ЗАДАНИЯ —
(a) Ответьте по тексту о Куракине и Фатиме на следующие вопросы:
(i) Какое условие выдвинул православный епископ Албании?
(ii) В какую страну Куракин переехал после женитьбы на Фатиме?
(iii) Что помогло Кучук Улагаю остаться в живых в июне 1945 г.?
(b) Напишите продолжение текста о Куракине и Фатиме, начиная сразу после его последнего предложения.

ТЕКСТ СТРАНИЦЫ —
※

Осуществлению этого романтического приключения помог православный епископ Албании. Правда, он выдвинул условие, что Фатима сразу после похищения крестится, что она и сделала.

Узнав об этом, Кучук Улагай проклял ее и обещал отомстить похитителю. Зная, как страшен в гневе брат Фатимы, Куракин сразу после женитьбы на ней переехал на заработанные у Ахмет-бея деньги как можно дальше от него, в Чили. Он надеялся, что уж здесь-то, на краю земли, он точно их никогда не найдет.

Будучи инженером по специальности, Куракин в этой стране оказался весьма востребованным и устроился на новом месте весьма неплохо. Тогда он и не думал, что ему снова придется встретиться с Кучук Улагаем.

В июне 1945 г. последнему, благодаря имевшемуся у него албанскому гражданству, буквально чудом удалось остаться в живых. Его, являвшегося на тот момент одним из виднейших офицеров северокавказских горских формирований, сражавшихся за нацистов, требовали выдачи представители советского командования.

※

ПРЕДСТАВЛЕННЫЕ ДАННЫЕ —
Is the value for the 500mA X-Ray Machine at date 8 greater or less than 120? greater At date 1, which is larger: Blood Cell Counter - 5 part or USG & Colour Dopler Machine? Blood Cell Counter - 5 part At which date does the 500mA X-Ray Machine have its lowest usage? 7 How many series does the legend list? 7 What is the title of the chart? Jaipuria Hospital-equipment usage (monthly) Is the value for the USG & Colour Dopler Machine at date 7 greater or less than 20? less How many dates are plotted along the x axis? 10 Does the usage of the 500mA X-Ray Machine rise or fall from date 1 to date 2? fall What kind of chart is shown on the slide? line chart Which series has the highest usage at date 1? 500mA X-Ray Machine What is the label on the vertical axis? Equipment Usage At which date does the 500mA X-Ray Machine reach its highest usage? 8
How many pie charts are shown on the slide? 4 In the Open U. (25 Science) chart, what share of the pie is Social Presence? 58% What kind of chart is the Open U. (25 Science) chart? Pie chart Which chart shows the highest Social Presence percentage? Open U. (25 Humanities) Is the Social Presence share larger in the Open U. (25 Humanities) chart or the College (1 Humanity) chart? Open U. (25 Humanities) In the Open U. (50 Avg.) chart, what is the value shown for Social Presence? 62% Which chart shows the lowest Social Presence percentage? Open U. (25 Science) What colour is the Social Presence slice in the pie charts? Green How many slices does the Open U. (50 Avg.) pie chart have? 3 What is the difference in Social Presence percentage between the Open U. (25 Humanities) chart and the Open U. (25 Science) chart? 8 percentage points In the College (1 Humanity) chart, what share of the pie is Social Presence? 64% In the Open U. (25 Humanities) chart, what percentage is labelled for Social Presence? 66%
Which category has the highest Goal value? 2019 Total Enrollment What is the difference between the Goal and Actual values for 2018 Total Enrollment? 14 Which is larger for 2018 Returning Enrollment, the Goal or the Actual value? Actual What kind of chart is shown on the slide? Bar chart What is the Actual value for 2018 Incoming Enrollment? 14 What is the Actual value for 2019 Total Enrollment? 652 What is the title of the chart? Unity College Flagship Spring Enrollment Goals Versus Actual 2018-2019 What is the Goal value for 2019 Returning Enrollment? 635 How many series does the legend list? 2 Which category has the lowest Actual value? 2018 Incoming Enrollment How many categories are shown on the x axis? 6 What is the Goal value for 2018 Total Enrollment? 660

※

ОТВЕТЫ К УПРАЖНЕНИЮ —
(a)
(i) Фатима должна была креститься сразу после похищения.
(ii) В Чили.
(iii) Имевшееся у него албанское гражданство.

(b)
Произошло это при следующих обстоятельствах: после сдачи в плен англичанам он очутился в лагере в австрийском городе Лиенц, получившим мировую известность за массовую выдачу союзниками воевавших против Советской армии горцев и казаков коммунистам.

Мало кто спасся из этого ада, и Кучук Улагай уже считал себя погибшим. Некоторых, особенно отличившихся в борьбе против Советской власти, в том числе и его самого – ожидало повешение или расстрел. В лучшем случае – долгие годы лагерей. Дело в том, что имя этого человека, бывшего командира знаменитой Черкесской конной дивизии у белых, было слишком хорошо известно коммунистам, чтобы надеяться на пощаду.

Своим спасением Кучук Улагай был обязан своей жене, которая, узнав о его задержании, бросилась к союзникам, хотя ей, как супруге «видного коллаборациониста», также угрожал арест. Она показала албанский паспорт мужа английскому коменданту. Когда англичане уже передавали несчастных СМЕРШу, он приказал вывести Кучук Улагая из толпы «предателей».

Разумеется, возмущению коммунистов, из лап которых ускользала такая добыча, не было предела. Чтобы успокоить их, англичане заверили советскую сторону, что он им нужен для собственного расследования. Они заперли его тут же в подвале, инсценировав новое «задержание». А наверху, над головой Кучук Улагая, согласно его воспоминаниям, якобы в это время грохотали сапоги и слышались выстрелы – кое-кого из выданных союзниками коммунисты, с кем у них были особые счеты, убивали прямо на месте.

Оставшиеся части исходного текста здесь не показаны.